-- Start PASSAGE PROVIDED --

Semiconductor quantum dots (QDs) are important building blocks for applications in quantum information technology where they act as qubits[1] and deterministic sources of single photons[2] or entangled photon pairs [3,4,5,6]. In this field, the QDs are usually operated at liquid helium temperature to preserve clear excitonic features in the optical spectra. But for device applications an operation at higher temperatures would be desirable to avoid expensive, large, and maintenance-intensive cooling technologies like liquid-helium cryostats or closed-cycle Gifford-McMahon (GM) systems.
However, with increasing temperature T, a broadening of the QD excitonic lines is reported as well as the formation of phonon sidebands.[7,8,9,10,11] Furthermore, a substantial degradation of the intensity of the emission from various types of the QDs at higher temperatures is observed.[7,8,12,13,14,15,16,17,18] Both effects seriously interfere with an application of QDs in optical quantum information technology at elevated temperatures.

-- End PASSAGE PROVIDED --

▶ **TASK DESCRIPTION**:
Reproduce the quantum dot passage word for word between "However, with increasing" and "at elevated temperatures.", inclusive. The lines after this passage are separate material.

-- Start DATA LISTING --

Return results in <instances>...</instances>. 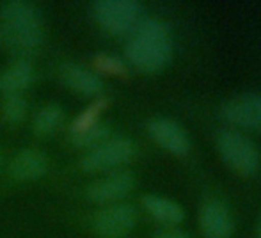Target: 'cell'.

-- End DATA LISTING --
-- Start DATA LISTING --

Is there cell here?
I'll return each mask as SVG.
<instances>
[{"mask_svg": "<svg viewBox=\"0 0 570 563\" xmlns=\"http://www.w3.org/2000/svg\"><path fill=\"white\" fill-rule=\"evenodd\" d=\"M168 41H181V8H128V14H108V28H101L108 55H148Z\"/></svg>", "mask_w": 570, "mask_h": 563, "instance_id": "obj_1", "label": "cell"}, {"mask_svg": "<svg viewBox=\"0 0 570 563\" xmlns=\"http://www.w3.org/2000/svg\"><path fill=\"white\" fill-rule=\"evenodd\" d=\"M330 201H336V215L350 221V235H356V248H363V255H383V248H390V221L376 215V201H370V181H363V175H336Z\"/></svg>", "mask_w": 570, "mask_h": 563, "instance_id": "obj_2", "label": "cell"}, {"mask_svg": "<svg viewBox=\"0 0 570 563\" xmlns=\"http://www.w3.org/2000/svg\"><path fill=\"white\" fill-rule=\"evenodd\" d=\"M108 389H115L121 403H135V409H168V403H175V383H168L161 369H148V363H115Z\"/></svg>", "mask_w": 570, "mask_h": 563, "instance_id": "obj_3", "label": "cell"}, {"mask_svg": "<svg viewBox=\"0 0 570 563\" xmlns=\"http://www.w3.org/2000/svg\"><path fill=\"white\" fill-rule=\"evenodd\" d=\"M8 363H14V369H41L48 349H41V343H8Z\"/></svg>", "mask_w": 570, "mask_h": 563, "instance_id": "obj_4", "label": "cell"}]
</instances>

-- End DATA LISTING --

▶ **RIGHT ANSWER**:
However, with increasing temperature T, a broadening of the QD excitonic lines is reported as well as the formation of phonon sidebands.[7,8,9,10,11] Furthermore, a substantial degradation of the intensity of the emission from various types of the QDs at higher temperatures is observed.[7,8,12,13,14,15,16,17,18] Both effects seriously interfere with an application of QDs in optical quantum information technology at elevated temperatures.